--- DATA EXCERPTS ---
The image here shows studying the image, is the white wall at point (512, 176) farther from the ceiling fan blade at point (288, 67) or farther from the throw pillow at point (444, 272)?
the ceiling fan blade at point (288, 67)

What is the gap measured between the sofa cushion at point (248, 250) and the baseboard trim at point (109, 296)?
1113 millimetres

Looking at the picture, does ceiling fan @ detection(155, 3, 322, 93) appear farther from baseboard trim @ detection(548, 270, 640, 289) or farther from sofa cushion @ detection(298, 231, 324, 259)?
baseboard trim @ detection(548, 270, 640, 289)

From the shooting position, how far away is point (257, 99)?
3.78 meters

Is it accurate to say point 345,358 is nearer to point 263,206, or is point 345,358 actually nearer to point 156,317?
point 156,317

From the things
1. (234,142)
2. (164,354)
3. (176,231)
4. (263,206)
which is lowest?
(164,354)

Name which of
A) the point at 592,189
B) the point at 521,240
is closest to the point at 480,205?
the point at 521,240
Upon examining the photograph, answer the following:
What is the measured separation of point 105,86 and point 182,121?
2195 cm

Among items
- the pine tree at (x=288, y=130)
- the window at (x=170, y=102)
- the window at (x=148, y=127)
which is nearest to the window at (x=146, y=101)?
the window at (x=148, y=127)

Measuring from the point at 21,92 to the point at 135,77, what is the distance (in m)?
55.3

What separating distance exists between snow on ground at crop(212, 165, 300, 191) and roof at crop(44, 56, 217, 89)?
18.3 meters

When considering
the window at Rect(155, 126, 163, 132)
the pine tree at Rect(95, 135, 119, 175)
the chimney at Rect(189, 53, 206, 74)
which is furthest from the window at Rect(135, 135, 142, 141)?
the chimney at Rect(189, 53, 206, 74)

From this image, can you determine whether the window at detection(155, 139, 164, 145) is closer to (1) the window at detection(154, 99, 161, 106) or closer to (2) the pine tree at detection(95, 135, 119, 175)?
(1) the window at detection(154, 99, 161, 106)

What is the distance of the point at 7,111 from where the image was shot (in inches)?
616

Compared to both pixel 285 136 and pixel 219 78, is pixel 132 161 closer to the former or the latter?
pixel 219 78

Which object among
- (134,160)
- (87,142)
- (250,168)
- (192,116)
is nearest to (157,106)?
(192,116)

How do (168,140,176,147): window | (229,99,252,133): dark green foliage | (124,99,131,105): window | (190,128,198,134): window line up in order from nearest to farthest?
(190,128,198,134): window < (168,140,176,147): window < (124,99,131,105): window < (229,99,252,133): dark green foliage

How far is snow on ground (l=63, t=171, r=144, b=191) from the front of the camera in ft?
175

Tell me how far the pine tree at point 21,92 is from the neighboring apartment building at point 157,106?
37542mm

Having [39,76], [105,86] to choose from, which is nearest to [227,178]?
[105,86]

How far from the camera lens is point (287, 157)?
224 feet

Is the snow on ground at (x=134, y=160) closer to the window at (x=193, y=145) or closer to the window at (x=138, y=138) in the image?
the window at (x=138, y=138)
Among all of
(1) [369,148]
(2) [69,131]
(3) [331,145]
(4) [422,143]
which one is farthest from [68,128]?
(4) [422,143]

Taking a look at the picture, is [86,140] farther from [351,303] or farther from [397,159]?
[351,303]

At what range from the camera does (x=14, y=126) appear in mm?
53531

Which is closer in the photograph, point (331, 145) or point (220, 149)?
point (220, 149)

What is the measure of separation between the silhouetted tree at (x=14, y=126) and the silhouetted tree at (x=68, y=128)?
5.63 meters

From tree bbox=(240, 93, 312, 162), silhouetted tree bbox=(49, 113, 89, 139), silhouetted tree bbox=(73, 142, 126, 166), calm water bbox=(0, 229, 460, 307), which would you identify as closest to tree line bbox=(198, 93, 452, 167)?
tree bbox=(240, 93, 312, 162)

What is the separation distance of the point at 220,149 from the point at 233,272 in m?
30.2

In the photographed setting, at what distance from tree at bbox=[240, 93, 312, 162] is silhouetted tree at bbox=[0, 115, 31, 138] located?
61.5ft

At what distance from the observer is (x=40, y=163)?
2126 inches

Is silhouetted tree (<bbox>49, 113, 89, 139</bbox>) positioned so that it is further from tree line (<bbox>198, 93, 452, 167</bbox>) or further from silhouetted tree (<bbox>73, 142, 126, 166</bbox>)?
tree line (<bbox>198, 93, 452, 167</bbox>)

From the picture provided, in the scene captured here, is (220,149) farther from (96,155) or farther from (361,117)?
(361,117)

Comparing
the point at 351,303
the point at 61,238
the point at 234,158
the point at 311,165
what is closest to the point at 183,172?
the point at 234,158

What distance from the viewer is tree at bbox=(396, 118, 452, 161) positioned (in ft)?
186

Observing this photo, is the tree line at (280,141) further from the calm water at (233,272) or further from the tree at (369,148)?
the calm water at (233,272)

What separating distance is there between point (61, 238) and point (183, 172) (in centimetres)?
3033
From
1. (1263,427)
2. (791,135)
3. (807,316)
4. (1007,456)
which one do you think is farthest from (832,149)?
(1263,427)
---
> _YOUR INSTRUCTIONS_: Format the material from its first line through the line containing "1113 millimetres", inclusive, as a Markdown table with the columns Row and Line. Number each line and leave out blank lines.

> _EXPECTED ANSWER_:
| Row | Line |
|---|---|
| 1 | The image here shows studying the image, is the white wall at point (512, 176) farther from the ceiling fan blade at point (288, 67) or farther from the throw pillow at point (444, 272)? |
| 2 | the ceiling fan blade at point (288, 67) |
| 3 | What is the gap measured between the sofa cushion at point (248, 250) and the baseboard trim at point (109, 296)? |
| 4 | 1113 millimetres |